* _Assignment_:
Every entry below should be printed again exactly as it reads.

:: Source material ::

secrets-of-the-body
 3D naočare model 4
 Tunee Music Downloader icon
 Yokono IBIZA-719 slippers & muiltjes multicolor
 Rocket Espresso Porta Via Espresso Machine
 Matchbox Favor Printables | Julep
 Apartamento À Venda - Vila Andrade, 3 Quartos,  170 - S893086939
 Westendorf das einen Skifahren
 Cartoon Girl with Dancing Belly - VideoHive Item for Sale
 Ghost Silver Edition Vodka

:::

* _Answer section_:
secrets-of-the-body
 3D naočare model 4
 Tunee Music Downloader icon
 Yokono IBIZA-719 slippers & muiltjes multicolor
 Rocket Espresso Porta Via Espresso Machine
 Matchbox Favor Printables | Julep
 Apartamento À Venda - Vila Andrade, 3 Quartos,  170 - S893086939
 Westendorf das einen Skifahren
 Cartoon Girl with Dancing Belly - VideoHive Item for Sale
 Ghost Silver Edition Vodka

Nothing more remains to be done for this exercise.